Wherever a picture appears, leave it out; set down everything else in the records exactly.

** Opening Supplied data block **

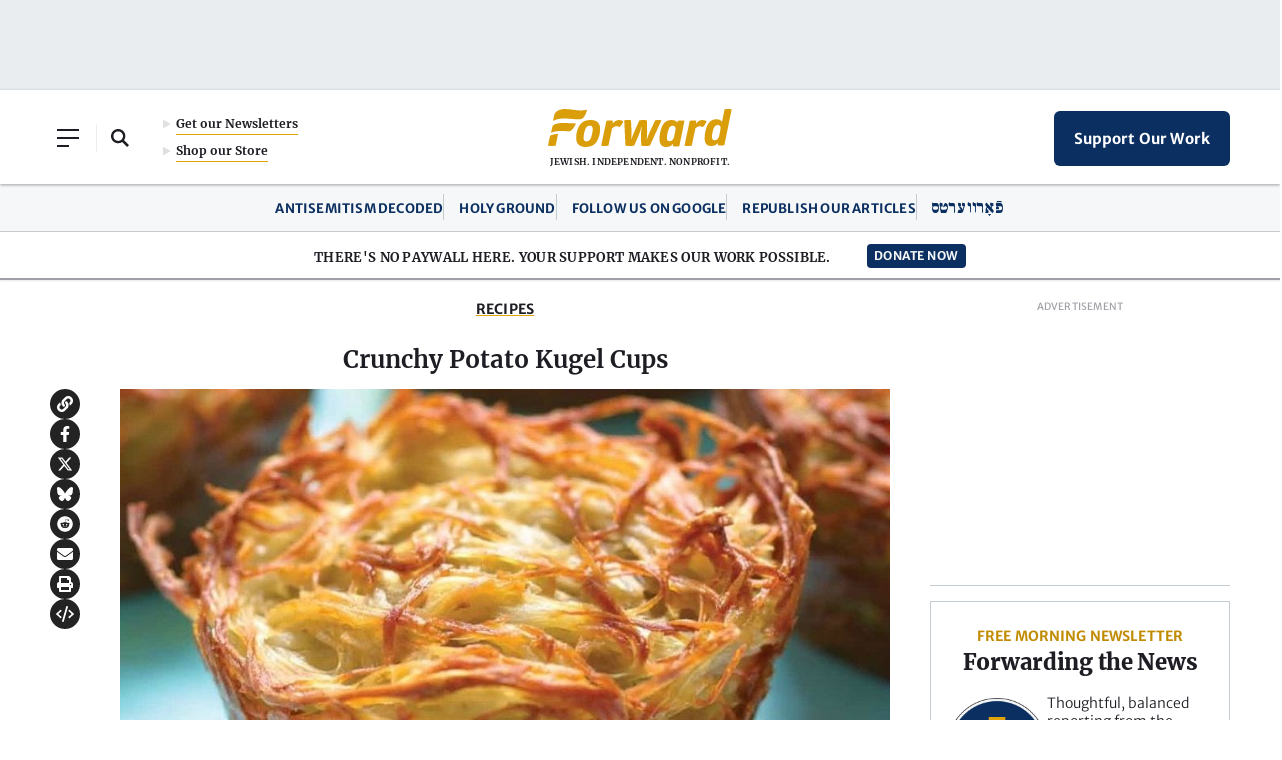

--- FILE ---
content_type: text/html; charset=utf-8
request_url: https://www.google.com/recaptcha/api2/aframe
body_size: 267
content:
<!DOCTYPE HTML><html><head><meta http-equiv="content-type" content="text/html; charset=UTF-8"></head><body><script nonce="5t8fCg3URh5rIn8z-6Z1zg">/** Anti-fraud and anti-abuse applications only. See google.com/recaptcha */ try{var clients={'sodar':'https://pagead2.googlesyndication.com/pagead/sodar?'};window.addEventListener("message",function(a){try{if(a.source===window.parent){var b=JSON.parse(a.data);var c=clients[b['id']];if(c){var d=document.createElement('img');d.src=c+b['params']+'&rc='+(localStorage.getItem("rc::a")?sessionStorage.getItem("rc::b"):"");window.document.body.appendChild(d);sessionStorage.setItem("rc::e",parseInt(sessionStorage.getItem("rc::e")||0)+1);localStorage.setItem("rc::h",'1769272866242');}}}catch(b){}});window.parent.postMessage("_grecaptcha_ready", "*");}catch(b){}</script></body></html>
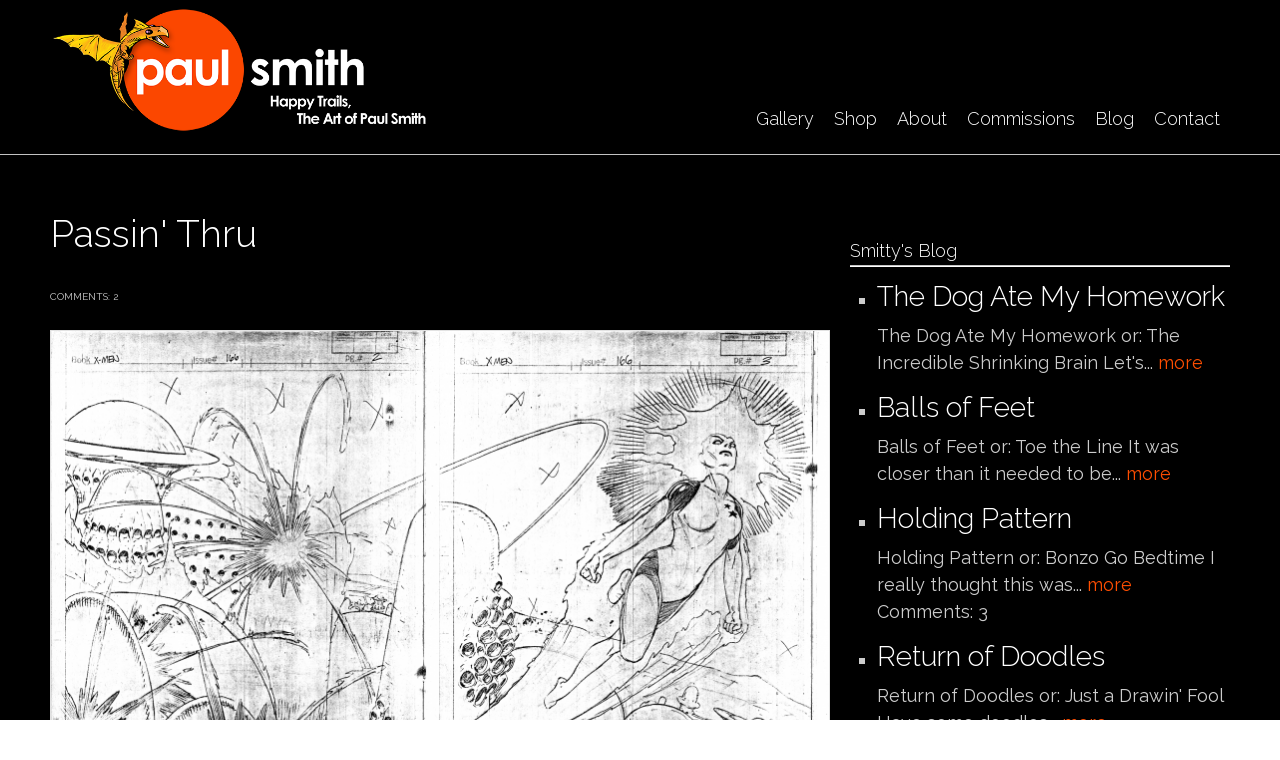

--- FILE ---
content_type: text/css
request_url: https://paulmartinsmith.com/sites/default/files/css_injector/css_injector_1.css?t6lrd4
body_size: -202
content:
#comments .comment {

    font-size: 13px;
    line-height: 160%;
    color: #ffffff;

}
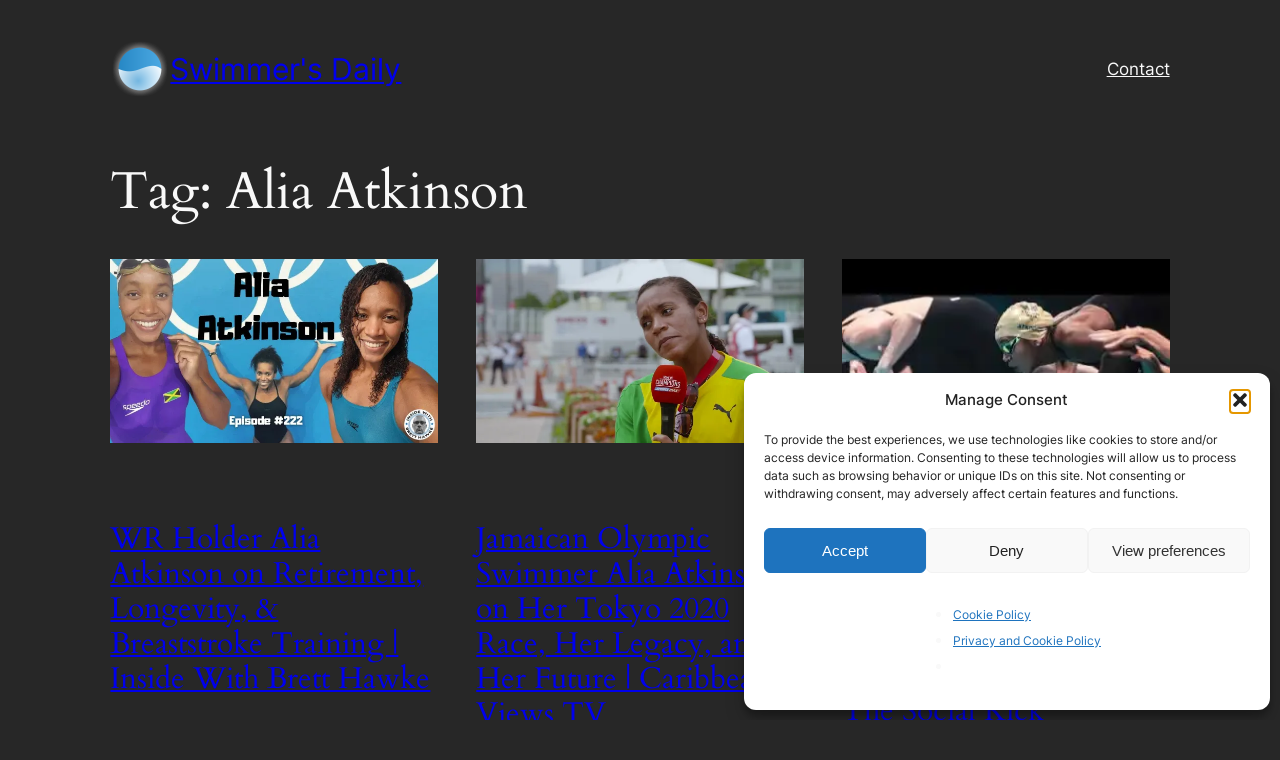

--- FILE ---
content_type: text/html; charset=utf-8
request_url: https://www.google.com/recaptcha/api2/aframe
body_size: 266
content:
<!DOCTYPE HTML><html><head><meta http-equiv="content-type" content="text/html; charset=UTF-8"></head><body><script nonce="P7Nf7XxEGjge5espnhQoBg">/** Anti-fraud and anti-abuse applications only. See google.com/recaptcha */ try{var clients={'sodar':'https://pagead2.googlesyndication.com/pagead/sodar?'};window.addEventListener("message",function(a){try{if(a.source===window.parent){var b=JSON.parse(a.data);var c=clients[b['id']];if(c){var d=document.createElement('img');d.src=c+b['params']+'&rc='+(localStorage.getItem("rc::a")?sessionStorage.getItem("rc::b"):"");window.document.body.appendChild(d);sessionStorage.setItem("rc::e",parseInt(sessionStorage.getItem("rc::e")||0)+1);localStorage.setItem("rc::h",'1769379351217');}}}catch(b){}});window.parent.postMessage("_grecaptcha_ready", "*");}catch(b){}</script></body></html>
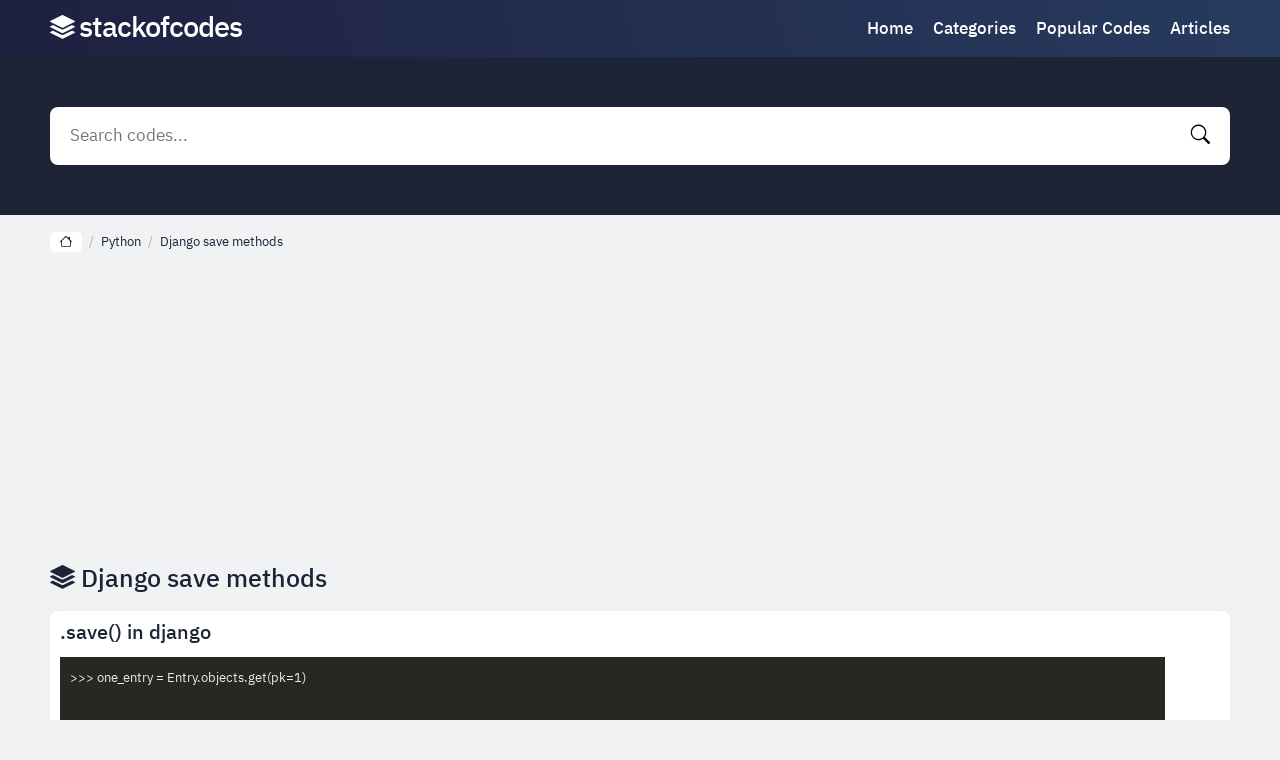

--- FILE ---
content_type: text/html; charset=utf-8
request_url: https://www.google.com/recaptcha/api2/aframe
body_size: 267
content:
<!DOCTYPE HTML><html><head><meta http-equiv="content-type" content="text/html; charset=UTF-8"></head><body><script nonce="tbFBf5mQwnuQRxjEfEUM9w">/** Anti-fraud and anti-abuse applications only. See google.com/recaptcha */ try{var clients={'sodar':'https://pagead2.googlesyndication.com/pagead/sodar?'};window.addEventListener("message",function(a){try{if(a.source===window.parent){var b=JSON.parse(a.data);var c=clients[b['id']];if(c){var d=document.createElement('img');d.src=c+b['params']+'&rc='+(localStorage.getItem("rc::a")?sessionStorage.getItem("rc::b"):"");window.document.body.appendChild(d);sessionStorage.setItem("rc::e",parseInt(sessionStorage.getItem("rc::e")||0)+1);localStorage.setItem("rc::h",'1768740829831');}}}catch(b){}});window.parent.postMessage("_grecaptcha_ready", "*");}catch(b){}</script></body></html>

** Closing Supplied data block **

Result of the task:
--- FILE ---
content_type: text/html; charset=utf-8
request_url: https://www.google.com/recaptcha/api2/aframe
body_size: 267
content:
<!DOCTYPE HTML><html><head><meta http-equiv="content-type" content="text/html; charset=UTF-8"></head><body><script nonce="5t8fCg3URh5rIn8z-6Z1zg">/** Anti-fraud and anti-abuse applications only. See google.com/recaptcha */ try{var clients={'sodar':'https://pagead2.googlesyndication.com/pagead/sodar?'};window.addEventListener("message",function(a){try{if(a.source===window.parent){var b=JSON.parse(a.data);var c=clients[b['id']];if(c){var d=document.createElement('img');d.src=c+b['params']+'&rc='+(localStorage.getItem("rc::a")?sessionStorage.getItem("rc::b"):"");window.document.body.appendChild(d);sessionStorage.setItem("rc::e",parseInt(sessionStorage.getItem("rc::e")||0)+1);localStorage.setItem("rc::h",'1769272866242');}}}catch(b){}});window.parent.postMessage("_grecaptcha_ready", "*");}catch(b){}</script></body></html>

--- FILE ---
content_type: text/css
request_url: https://paulmartinsmith.com/sites/default/files/css_injector/css_injector_1.css?t6lrd4
body_size: -202
content:
#comments .comment {

    font-size: 13px;
    line-height: 160%;
    color: #ffffff;

}

--- FILE ---
content_type: text/html; charset=utf-8
request_url: https://www.google.com/recaptcha/api2/aframe
body_size: 266
content:
<!DOCTYPE HTML><html><head><meta http-equiv="content-type" content="text/html; charset=UTF-8"></head><body><script nonce="P7Nf7XxEGjge5espnhQoBg">/** Anti-fraud and anti-abuse applications only. See google.com/recaptcha */ try{var clients={'sodar':'https://pagead2.googlesyndication.com/pagead/sodar?'};window.addEventListener("message",function(a){try{if(a.source===window.parent){var b=JSON.parse(a.data);var c=clients[b['id']];if(c){var d=document.createElement('img');d.src=c+b['params']+'&rc='+(localStorage.getItem("rc::a")?sessionStorage.getItem("rc::b"):"");window.document.body.appendChild(d);sessionStorage.setItem("rc::e",parseInt(sessionStorage.getItem("rc::e")||0)+1);localStorage.setItem("rc::h",'1769379351217');}}}catch(b){}});window.parent.postMessage("_grecaptcha_ready", "*");}catch(b){}</script></body></html>

--- FILE ---
content_type: text/html; charset=utf-8
request_url: https://www.google.com/recaptcha/api2/aframe
body_size: 267
content:
<!DOCTYPE HTML><html><head><meta http-equiv="content-type" content="text/html; charset=UTF-8"></head><body><script nonce="tbFBf5mQwnuQRxjEfEUM9w">/** Anti-fraud and anti-abuse applications only. See google.com/recaptcha */ try{var clients={'sodar':'https://pagead2.googlesyndication.com/pagead/sodar?'};window.addEventListener("message",function(a){try{if(a.source===window.parent){var b=JSON.parse(a.data);var c=clients[b['id']];if(c){var d=document.createElement('img');d.src=c+b['params']+'&rc='+(localStorage.getItem("rc::a")?sessionStorage.getItem("rc::b"):"");window.document.body.appendChild(d);sessionStorage.setItem("rc::e",parseInt(sessionStorage.getItem("rc::e")||0)+1);localStorage.setItem("rc::h",'1768740829831');}}}catch(b){}});window.parent.postMessage("_grecaptcha_ready", "*");}catch(b){}</script></body></html>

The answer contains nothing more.